KORKUYLA GELEN ZAFER HİKAYESİ
- 20 Şub
- 2 dakikada okunur
Yüzme, dört stilden oluşan ve suda yapılan bir spordur. Bu sitiller kelebek, sırt, kurbağalama ve serbest stil olarak sıralanır. Yarışmalarda serbest stil dışında diğer stillerin mesafeleri 50, 100 ve 200 metredir. Serbest stil yarışlarında ise mesafeler 1500 metreye kadar çıkabilir.

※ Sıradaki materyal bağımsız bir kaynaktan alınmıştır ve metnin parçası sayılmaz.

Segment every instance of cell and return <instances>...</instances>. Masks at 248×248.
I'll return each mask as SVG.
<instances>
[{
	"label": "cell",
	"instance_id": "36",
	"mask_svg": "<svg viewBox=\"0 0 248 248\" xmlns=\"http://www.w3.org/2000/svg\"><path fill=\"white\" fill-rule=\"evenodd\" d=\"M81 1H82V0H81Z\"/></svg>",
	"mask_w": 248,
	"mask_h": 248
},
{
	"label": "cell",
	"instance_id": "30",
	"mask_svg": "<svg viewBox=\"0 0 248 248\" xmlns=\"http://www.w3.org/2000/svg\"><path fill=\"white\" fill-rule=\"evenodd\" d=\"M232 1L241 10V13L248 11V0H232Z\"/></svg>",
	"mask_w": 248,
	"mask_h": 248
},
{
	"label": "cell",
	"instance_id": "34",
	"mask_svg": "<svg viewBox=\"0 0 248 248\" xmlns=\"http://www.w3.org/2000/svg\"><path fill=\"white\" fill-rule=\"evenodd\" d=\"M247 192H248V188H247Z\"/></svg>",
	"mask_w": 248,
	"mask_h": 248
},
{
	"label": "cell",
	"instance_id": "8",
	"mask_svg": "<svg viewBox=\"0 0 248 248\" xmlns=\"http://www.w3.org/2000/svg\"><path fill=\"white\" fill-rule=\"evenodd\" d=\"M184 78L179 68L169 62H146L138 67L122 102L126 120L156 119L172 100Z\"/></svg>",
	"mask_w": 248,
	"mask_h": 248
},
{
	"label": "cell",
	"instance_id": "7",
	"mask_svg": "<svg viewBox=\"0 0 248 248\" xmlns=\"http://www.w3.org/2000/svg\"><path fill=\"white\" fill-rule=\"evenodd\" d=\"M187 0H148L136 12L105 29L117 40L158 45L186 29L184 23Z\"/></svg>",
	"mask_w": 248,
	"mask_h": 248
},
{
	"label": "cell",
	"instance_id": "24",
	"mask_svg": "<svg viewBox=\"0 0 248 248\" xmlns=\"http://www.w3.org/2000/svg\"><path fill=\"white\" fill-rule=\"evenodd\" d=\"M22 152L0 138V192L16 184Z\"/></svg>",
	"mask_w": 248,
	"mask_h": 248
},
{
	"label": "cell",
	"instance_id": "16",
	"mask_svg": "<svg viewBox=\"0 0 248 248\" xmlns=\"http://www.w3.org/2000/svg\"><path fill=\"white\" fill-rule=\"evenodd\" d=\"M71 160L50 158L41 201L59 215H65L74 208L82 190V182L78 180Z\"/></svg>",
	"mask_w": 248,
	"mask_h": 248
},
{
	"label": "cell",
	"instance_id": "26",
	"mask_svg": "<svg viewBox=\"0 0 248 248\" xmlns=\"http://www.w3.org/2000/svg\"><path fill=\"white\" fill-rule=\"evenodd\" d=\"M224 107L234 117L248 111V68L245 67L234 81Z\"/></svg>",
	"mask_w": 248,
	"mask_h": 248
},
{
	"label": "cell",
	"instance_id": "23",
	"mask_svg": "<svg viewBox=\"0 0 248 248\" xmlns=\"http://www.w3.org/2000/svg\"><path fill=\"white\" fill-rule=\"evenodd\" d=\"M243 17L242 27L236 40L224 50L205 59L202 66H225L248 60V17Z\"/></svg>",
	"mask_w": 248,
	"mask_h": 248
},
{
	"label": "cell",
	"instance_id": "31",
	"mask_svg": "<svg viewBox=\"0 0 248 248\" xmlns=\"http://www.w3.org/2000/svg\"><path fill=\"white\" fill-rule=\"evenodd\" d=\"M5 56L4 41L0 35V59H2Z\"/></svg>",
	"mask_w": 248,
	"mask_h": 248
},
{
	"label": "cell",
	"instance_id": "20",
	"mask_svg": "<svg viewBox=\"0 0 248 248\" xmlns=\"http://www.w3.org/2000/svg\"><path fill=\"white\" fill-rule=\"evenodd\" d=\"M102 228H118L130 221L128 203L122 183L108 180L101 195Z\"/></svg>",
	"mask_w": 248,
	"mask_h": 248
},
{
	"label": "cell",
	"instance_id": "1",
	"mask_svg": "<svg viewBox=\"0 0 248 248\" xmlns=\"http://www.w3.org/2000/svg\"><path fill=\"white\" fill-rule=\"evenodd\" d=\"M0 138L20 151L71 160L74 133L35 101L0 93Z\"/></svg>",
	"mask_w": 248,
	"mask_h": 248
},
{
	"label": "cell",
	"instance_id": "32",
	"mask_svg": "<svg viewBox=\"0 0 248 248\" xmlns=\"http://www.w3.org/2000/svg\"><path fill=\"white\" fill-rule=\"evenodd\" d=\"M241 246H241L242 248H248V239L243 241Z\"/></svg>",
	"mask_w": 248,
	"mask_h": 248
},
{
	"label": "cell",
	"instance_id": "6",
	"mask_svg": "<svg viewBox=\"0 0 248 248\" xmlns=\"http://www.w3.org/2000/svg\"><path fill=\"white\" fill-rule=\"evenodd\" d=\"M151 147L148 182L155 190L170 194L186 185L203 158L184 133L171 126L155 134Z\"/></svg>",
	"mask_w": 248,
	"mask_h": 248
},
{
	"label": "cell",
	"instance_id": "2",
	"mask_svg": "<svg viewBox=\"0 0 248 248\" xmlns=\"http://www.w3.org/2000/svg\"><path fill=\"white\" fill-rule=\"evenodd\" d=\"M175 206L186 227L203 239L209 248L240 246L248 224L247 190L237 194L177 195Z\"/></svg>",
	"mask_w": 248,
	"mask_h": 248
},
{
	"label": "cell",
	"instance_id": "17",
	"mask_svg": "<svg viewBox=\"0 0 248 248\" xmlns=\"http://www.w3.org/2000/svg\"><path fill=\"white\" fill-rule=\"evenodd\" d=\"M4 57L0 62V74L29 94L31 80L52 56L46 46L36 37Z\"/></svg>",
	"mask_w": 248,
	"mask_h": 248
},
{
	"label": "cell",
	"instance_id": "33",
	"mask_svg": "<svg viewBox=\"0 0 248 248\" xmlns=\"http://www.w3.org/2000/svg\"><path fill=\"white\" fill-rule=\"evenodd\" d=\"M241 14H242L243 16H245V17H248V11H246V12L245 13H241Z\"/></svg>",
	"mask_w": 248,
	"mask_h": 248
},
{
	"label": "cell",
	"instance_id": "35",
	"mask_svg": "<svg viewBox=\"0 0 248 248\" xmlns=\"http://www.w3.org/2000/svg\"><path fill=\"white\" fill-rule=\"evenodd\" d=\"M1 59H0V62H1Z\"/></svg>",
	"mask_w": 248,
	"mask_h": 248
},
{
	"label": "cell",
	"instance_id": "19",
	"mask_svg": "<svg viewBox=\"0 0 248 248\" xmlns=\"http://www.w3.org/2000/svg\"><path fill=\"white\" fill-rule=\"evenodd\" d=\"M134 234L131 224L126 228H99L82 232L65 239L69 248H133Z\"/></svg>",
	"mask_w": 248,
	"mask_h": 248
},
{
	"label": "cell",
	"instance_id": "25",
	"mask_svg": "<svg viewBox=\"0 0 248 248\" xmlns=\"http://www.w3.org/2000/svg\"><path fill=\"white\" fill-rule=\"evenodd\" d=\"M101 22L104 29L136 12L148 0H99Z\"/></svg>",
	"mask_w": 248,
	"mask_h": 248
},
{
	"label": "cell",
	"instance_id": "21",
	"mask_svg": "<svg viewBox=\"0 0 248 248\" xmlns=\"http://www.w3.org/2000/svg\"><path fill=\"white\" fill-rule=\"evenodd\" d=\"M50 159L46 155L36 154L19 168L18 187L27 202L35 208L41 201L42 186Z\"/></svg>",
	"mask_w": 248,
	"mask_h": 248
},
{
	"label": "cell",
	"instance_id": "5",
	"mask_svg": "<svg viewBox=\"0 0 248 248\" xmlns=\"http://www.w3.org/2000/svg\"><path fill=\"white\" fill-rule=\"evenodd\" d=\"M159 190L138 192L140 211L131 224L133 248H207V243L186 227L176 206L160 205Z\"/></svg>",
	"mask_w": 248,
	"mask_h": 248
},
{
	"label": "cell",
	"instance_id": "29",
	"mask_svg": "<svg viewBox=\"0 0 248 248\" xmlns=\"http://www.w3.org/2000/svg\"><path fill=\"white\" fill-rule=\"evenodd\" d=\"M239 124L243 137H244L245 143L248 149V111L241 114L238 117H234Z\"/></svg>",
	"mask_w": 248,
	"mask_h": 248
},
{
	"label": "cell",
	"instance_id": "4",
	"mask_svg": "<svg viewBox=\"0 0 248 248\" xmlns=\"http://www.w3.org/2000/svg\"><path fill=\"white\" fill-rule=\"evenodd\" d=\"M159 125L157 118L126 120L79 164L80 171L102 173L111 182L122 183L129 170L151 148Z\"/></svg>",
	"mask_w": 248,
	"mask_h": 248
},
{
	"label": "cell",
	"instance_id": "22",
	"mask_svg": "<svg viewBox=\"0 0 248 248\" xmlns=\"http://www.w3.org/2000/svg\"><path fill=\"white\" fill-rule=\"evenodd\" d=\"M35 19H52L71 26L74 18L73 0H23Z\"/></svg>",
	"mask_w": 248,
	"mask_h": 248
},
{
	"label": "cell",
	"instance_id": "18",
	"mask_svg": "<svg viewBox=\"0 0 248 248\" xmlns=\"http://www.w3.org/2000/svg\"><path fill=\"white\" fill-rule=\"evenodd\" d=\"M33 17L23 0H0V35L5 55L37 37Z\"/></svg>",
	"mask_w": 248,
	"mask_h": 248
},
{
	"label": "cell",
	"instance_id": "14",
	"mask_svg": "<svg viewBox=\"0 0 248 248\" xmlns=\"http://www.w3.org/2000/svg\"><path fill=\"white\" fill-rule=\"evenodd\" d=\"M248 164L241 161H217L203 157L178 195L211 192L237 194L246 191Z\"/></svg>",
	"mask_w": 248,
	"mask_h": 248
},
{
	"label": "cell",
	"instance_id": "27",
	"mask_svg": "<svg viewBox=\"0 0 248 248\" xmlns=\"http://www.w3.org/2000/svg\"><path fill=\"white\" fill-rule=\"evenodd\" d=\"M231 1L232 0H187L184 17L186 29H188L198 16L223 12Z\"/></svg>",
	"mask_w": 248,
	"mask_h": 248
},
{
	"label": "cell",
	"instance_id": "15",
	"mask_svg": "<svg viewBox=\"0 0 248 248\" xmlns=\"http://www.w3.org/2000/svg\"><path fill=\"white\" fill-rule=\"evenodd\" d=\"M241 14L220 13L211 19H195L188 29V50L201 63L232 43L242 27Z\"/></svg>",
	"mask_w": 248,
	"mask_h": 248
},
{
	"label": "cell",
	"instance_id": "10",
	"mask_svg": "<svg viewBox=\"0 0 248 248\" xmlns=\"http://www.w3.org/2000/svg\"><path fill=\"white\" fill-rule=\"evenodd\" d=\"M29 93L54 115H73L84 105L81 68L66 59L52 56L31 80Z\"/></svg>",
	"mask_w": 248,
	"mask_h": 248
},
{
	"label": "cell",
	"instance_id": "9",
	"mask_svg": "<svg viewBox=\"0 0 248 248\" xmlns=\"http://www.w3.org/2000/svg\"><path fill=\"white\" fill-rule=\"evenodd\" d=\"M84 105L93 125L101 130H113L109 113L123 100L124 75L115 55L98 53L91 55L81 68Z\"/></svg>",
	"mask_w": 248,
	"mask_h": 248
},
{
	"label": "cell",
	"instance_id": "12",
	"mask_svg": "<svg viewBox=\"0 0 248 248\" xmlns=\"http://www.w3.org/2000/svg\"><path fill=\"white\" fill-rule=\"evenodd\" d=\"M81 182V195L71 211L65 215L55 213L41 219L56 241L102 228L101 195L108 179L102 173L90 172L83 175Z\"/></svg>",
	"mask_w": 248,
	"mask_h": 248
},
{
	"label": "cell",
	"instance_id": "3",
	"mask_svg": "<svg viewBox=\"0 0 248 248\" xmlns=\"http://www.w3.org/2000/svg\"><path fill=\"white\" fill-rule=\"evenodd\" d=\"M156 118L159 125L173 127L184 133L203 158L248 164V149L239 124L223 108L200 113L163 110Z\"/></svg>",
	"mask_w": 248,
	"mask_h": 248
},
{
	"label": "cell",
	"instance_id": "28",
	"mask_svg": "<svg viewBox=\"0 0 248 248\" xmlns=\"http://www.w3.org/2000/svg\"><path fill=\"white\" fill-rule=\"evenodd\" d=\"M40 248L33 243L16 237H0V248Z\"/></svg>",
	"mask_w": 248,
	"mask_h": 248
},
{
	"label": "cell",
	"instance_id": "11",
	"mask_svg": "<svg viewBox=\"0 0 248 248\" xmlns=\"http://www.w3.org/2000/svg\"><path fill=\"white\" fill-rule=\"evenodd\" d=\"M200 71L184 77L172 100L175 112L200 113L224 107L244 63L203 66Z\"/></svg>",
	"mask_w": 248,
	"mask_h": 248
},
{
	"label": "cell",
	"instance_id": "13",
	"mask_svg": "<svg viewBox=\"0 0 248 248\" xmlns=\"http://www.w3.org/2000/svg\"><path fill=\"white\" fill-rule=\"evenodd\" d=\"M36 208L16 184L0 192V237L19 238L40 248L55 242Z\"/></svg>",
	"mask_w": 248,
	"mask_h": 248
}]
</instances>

Ben sekiz yıl önce yüzmeye başladım. O zamanlar sudan korkuyordum ve dürüst olmam gerekirse antrenörlerimin benden çok fazla bir ilerleme beklemediğini hep fark ediyordum. İlk kulübümde yaklaşık dokuz ay yüzdükten sonra kariyerimin büyük bir çoğunluğunun geçtiği ASGK’ye geçtim. Ondan sonra her şey yavaş yavaş değişmeye başladı. Yüzdüğüm yarışların çoğunda Ankara altıncılığından birinciliğine yükseldim. Serbest, kurbağalama ve kelebek stillerinde geliştim. Arkadaşlarımın diğer taraftan da rakiplerimin sayısı arttı. Bu sıralarda beni çalıştıran antrenörüm farklı kulüplerin hocalarıyla beni tanıştırmaya başladı.
Ama Covid-19 ve sonucundaki karantina nedeniyle neredeyse 3,5 yıl çoğu tesisle birlikte havuzlar da kapandı. Bu sebeple birçok yüzücü kulüpten ayrılarak yüzmeyi bıraktı. Sayımız azaldığı için yarışlara iki -üç kişilik gruplar halinde katılabiliyorduk, bayrak takımı da oluşturamıyorduk. Tüm bu aksaklıklar yüzünden iki yıl önce kulübüm kapandı ve oradaki antrenörler kendi kulüplerini kurdu.
Bu nedenle ben de kulüp değiştirdim. Eski hocalarımdan biri bu kulübü müsabakalarda sergilediği performans ve deneyiminden ötürü aileme tavsiye etmiş ve ben de bu fikri desteklemiştim. Ama ne kadar büyük bir hata yaptığımı henüz bilmiyordum. Zamanla yüzmeye, kendime inancım ve sevgim azaldı. Bir boşluğa düştüm. Sevginin olmadığı yerde başarı da yoktu.
10-12 Mart tarihleri arasında TOHM’da bir baraj geçme yarışı vardı. Müsabakaların belirli ısınma ve yarış başlama saatleri de vardır. Ama o gün -12 Mart- havuz bomboşken ısınma başlangıç saatinden bir buçuk saat önce havuza atladım. Sevilmediğim bir takımdaydım. Sevginin olmadığı bir yerde kin ve nefret vardır. O gün bir konu hakkında kararlıydım. Herkese kendimi göstermeliydim. Bunun ilk adımı herkesten iki adım önde olmaktı. O yüzden suya erken girdim ve erken çıktım. Tribündekiler beni izliyorlardı. Oraya gittiğimde arkadaşlarım neden erken girdiğimi bana sordular. Benise hedefime kitlendiğim için cevap vermedim. 50 metre serbest stil yüzecektim. Sporcu bekleme alanına 45 dakika erken gidip kulaklığımı taktım ve müzik dinleyerek yarışımı ve elde edebileceğim başarıyı hayal etmeye başladım.
“Take your marks’’ komutuyla hazırlandım. “DIT!’’ sesiyle atladım. Uzun bir sualtı yaparak sudan hızlıca çıktım. 35 metre nefes almadan, sağıma soluma bakmadan tüm gücümle karşıdaki duvara doğru ilerledim. Son 10 metre... 5 metre... ve bitiş. Nefes nefese kalmıştım. Çeteleye heyecanla baktım…
Aysegül Mae STE: 28.12’. Hayatımda yüzdüğüm en iyi dereceydi. Sevinçten gülmeye başlamıştım. Sudan çıktığımda tekrar çeteleye baktım. Herkesi ezici bir farkla geçmiştim. Mükemmel bir başarı elde etmiştim. Sevgi tohumlarına olan ihtiyacımın da bir başarısıydı…
Atatürk’ün şu sözleri benim her zaman yol göstericim oldu: ’’Ben sporcunun zeki çevik ve ahlaklısını severim.’’
Ayşegül Mae STEPHAN



sevgili Ayşegül Mae Stephan disiplin ve sevgi seni başarıya götüren ışıklı yol olsun.